In our systematic review, we found that only four species (C. albicans, C. parapsilosis complex, C. tropicalis, and C. glabrata complex) accounted for 95.4% of cases of candidemia. However, the ranking of these four species was variable. Generally, C. albicans was the predominant isolated spp. in Europe [10, 11, 13, 14, 16, 18, 19, 22, 23, 53] and North and South America [2431, 33, 34]. However, non-albicans species were predominant in Asia [3640, 42, 43, 45, 47, 48].

Moreover, data regarding changes in the relative frequencies of isolated Candida spp. showed a shift toward Candida non-albicans, with a frequency higher than 50% in some NICUs. This, in part, is attributed to the increased use of azole prophylaxis and therapy [12]. However, in a recent study, where fluconazole was rarely used for prophylaxis and therapy, a high incidence of non-albicans (60.8% of all candidemia episodes) was found [20]. Similarly, our study showed a higher percentage of C. non-albicans (66%) than C. albicans and a variable drift through 9 years. In 2015, 75% of the cases were caused by non-albicans species.

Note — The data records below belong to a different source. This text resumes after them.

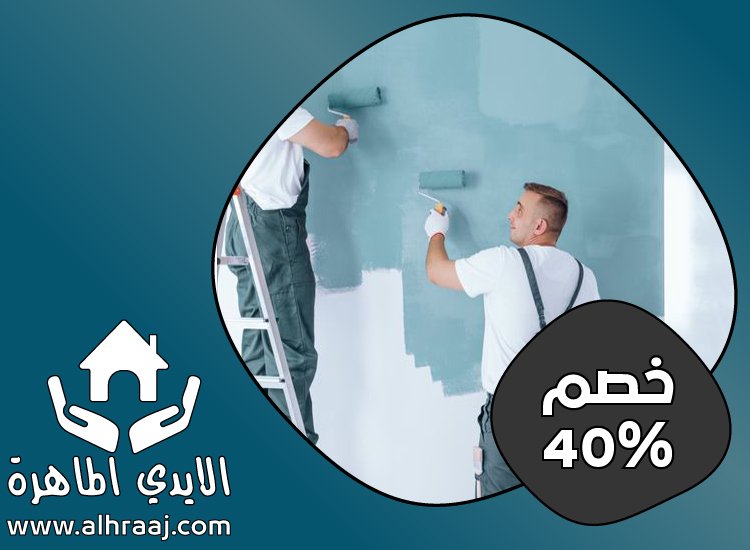 شركة صبغ فى ام القيوين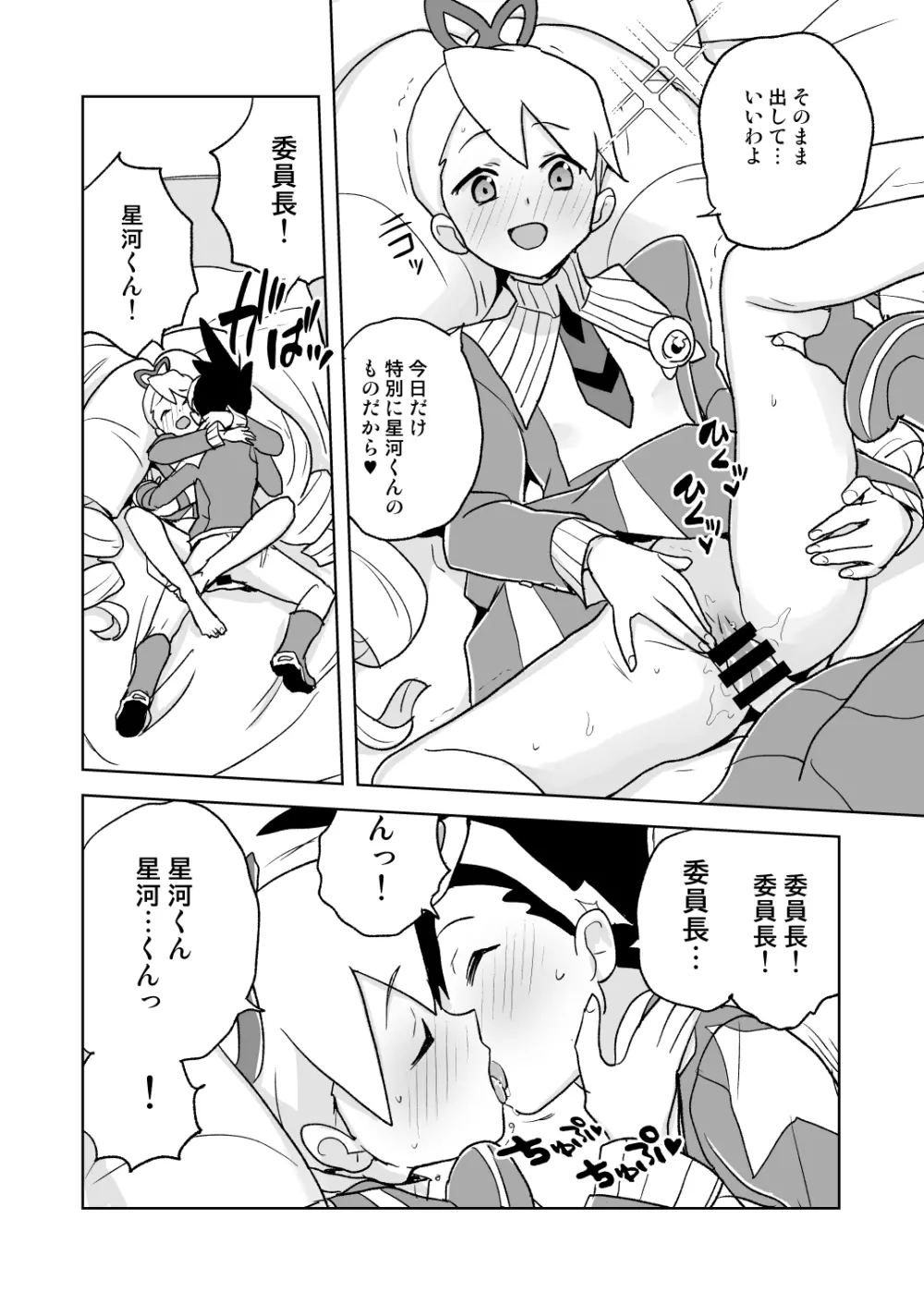 自撮り委員長 不完全版 Page.21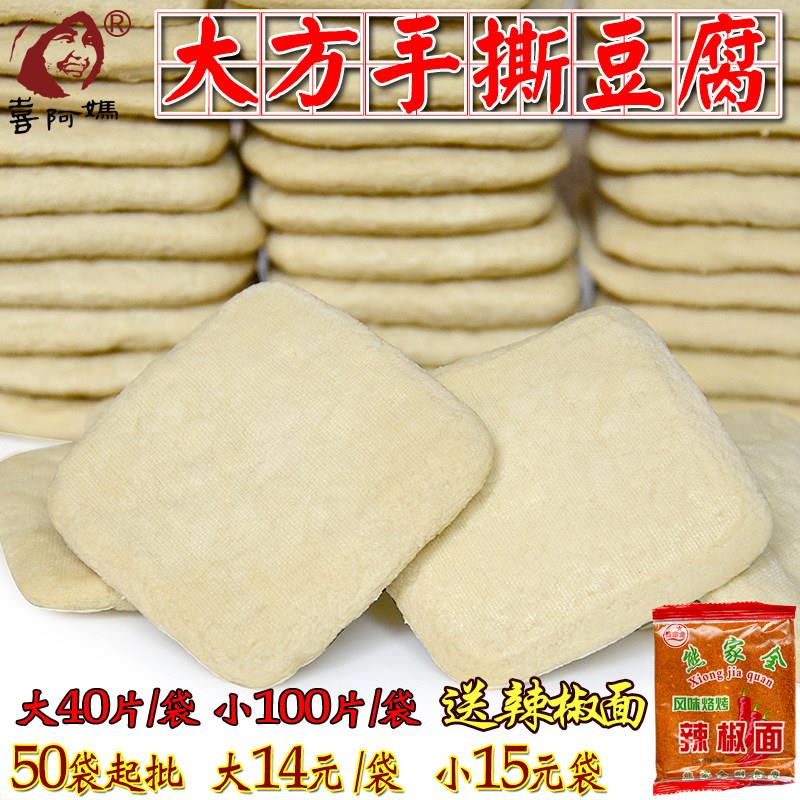 贵州特产大方手撕豆腐臭豆腐干食品美味真空包邮烙锅烧烤送辣椒面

In our study, appearance of C. parapsilosis complex as the predominant fungal pathogen (61% of all isolates) was consistent with the pattern seen in some hospitals in Europe, Asia, and Africa [12, 15, 17, 20, 37, 42, 45, 48, 51].

Main risk factors for C. parapsilosis complex infection were the presence of indwelling vascular catheters and parenteral nutrition, both of which predispose to formation of biofilms. Morphogenesis from yeast cells to pseudohyphae is essential for biofilm formation and virulence in C. parapsilosis complex. Amino acids mediate cell differentiation, and this could explain the high incidence of this yeast in catheterized neonates who receive amino acid-rich parenteral nutrition solutions [54]. Our data highlights an association between parenteral nutrition and non-albicans spp. The high proportion of C. parapsilosis complex may explain this finding. Notably, we observed that NICU patients were more likely to develop C. parapsilosis sensu stricto (58.5%) than C. orthopsilosis (2.4%) candidemia. This finding may be explained by the greater capacity of C. parapsilosis sensu stricto to adhere to central lines compared with closely related species [55].

In agreement with other studies [1315, 17, 18], none of the isolated strains showed resistance to fluconazole and amphotericin B. These are the antifungal drugs of choice that are used in prophylaxis and treatment of Candida BSI in neonates [56]. No fluconazole resistance may be related to the treatment policy in use at our hospital, where systemic antifungal prophylaxis with fluconazole was used only in ELBW infants. In neonates, fluconazole prophylaxis has been linked to the emergence of azole resistance [12, 57].

5. Conclusions

Limitations of the present study are mainly related to its retrospective nature with limited follow-up data. Although all of the data were prospectively collected, some variables could not be examined because of missing data. Furthermore, we did not have data on specific characteristics of noninfected patients in our NICU. Therefore, we were not able to risk-adjust our rates to compare with incidences from other reports.

Nevertheless, this study shows that C. non-albicans candidemia is increasing, despite limited use of fluconazole for prophylaxis/empiric therapy in our unit. Our results also confirm that candidemia plays an important pathogenic role in NICU patients. There is a significant variation in cases of candidemia in different geographic regions, even within the same continent. Therefore, monitoring epidemiological data to facilitate the choice of treatment is important.

Ethical Approval

The study protocol was approved by the Ethics Committee of the Azienda Ospedaliero-Universitaria Policlinico of Bari, Italy (Application no. 1321, 2007). Registered data were managed in accordance with the Italian data protection laws (privacy law).

Written informed consent was obtained from patient parents or their legal guardians.

Conflicts of Interest

The authors declare that they have no conflicts of interest.